12 June 2007

Congratulations, President Putin

Your bluster and efforts at intimidation have now inspired the President of Ukraine to put NATO membership on the front burner.

Ukraine is not Estonia. It's the second-biggest Slavic nation (population 48 million, one-third of Russia's own 148 million), with a language so closely related to Russian as to be almost a dialect of the latter (and more of its people speak Russian than Ukrainian anyway), and is probably more culturally similar to Russia than English Canada is to the United States. The Ukrainian border is closer to Moscow than the South Carolina border is to Washington. Ukraine is by far the most important and valuable of the republics that broke free of Russian control when the Soviet Union collapsed -- and before that collapse it had been part of the Soviet Union and Russian Empire for centuries.

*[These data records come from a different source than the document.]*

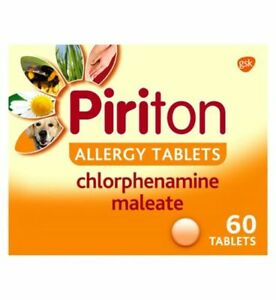 Piriton Allergy Tablets – 30 Tablets and 60 Tablets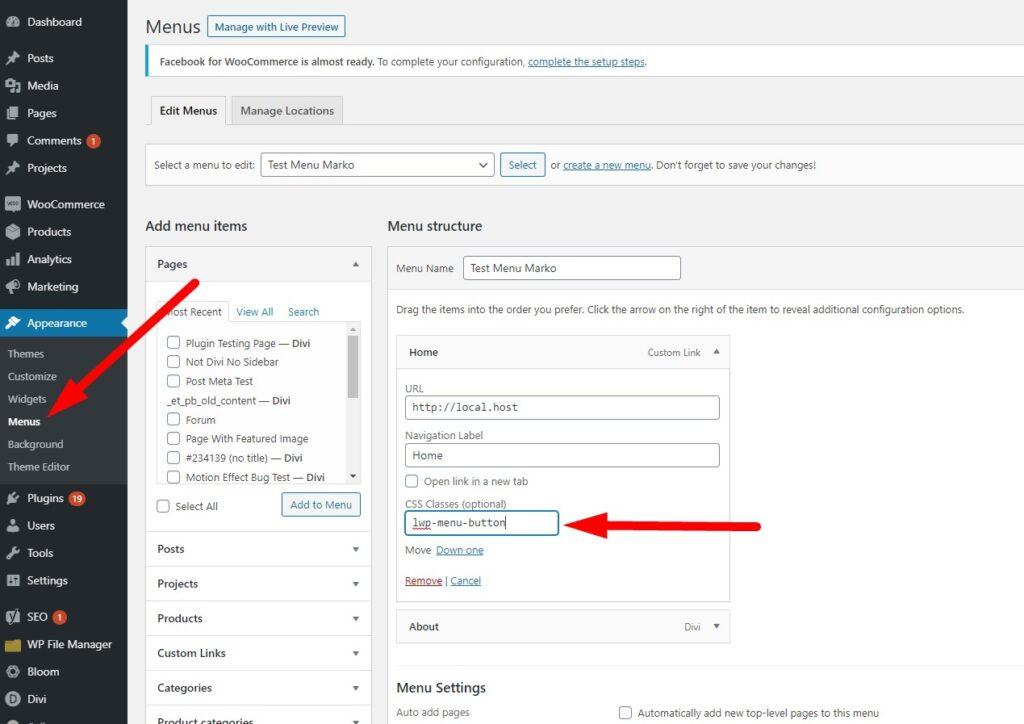 Applying custom css class to a menu item in WordPress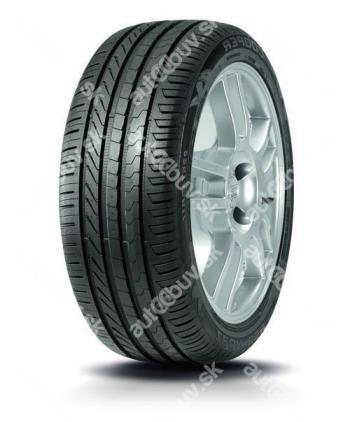 Cooper ZEON CS8 225/40R18 92W  Tires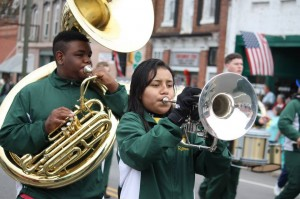 Photo by Kevin Spradlin The Richmond Raiders Marching Band leads the Farmers Parade in Ellerbe in November 2013.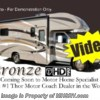New 2014 Thor Motor Coach Four Winds 23U W/$2K VISA, U-Shaped Dinette, LED TV For Sale by Motor Home Specialist available in Alvarado, Texas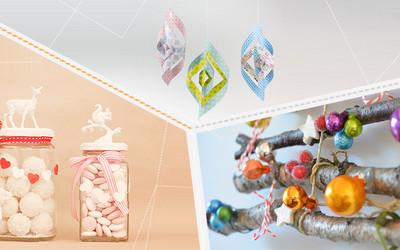 Ozdoby świąteczne I Dekoracje Do Domu Jak Zrobić Samemu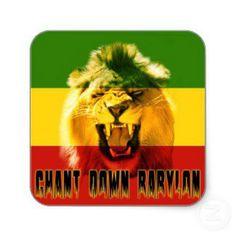 #rastafari #babylon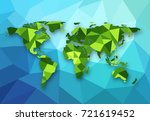 vector polygonal world map. low ... | Shutterstock .eps vector #721619452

Very likely most Russians haven't yet quite come to terms with the idea of Ukraine as a genuine separate country -- try to imagine how jarring it would be for Americans to think of Texas as an independent nation, if it were to declare itself one.

Ukraine joining NATO would represent the greatest imaginable failure of Russian foreign policy. To Russians it would be a political earthquake. If such an event didn't open the Russian people's eyes to the disastrous nature of Putin's strategy, it is hard to imagine what would.